Kamis, 13 Februari 2020

Antisipasi Virus Corona, Bupati Batang Kirim 8.000 Masker ke Hong Kong

Sumber: google.com


Bupati Batang, Semarang Wihaji mengirimkan 8.000 masker ke Hongkong untuk mengantisipasi bahaya virus korona COVID-19. Hal itu ia lakukan sebagai bentuk respon kepada salah satu Buruh Migran Indonesia (BMI) asal Batang yang mengeluhkan sulitnya mendapatkan masker.

Kekhawatiran tersebut disampaikan warga Desa Krengseng Kecamatan Gringsing Kabupaten Batang, Semarang Nur Fayati. BMI asal Batang tersebut melalui surat terbuka di media sosial mengeluhkan susahnya membeli masker, disamping itu juga harganya sangat mahal.

"Tadi saya langsung koordinasi dengan mereka (para BMI) di Hong Kong, mendengar langsung suasana dan kondisi mereka. Pengiriman kita lakukan dengan cepat tanpa birokrasi. Kalau nunggu birokrasi urusanya lama. Makanya langsung kita tanggapi dan koordinasikan," ucap Wihaji, Kamis (13/2/2020).

Kepala Bagian Kesejahteraan Rakyat Batang, Semarang Suparpto Setia mengatakan, Permohonan pengiriman masker langsung ditindaklanjuti Kurang dari 1x24 jam. Hal itu karena bupati menginginkan untuk segera mengirimnya.  

"Walaupun harga masker sekarang naik 10 kali lipat dari harga biasa, tapi alhamdulillah Batang bisa mengumpulkan sekitar 8000 masker dengan jenis masker biasa dan masker hijau," kata Suparpto.  

Masker tersebut sesuai perintah bupati untuk menolong Warga Indonesia di Hongkong yang dikhususkan kepada warga Kabupaten Batang.  

"Paket masker kita alamatkan kepada KBRI di Hong Kong yang diberi nama Nur Fayati.

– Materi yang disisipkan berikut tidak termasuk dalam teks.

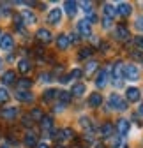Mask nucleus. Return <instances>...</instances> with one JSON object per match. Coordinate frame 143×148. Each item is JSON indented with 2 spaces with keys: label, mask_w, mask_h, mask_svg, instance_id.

Hal tersebut agar tepat sasaran yang harapnya disana bisa diumumkan bahwa bantuan masker dari Pemkab Batang setelah itu dibagikan," jelas Suparpto.

Teknis pengirimannya, kata dia, akan menggunakan jasa ekspedisi Pos Indonesia. Rencananya, masker tersebut bisa diterima 3 hari setelah pengiriman. Ia menambahkan, para BMI tersebut menolak dikirim uang, karena kebutuhan yang paling mendesak adalah masker.

"Kita sudah meminta waktu pengiriman yang paling cepat, yakni tiga hari sampai KBRI paling lambat 6 hari," katanya.

Saat dihubungi oleh Nur Fayati malalui video call aplikasi WhatsApp, Suparapto mengatakan, Nur mengucapkan rasa terimakasihnya kepada bupati yang sudah respons cepat permohonan masker.  

"Tadi pagi kita sudah video call aplikasi WhatsApp, dengan perasan terharu mengucapkan terimakasih sambil meneteskan air mata," tutup Suprapto.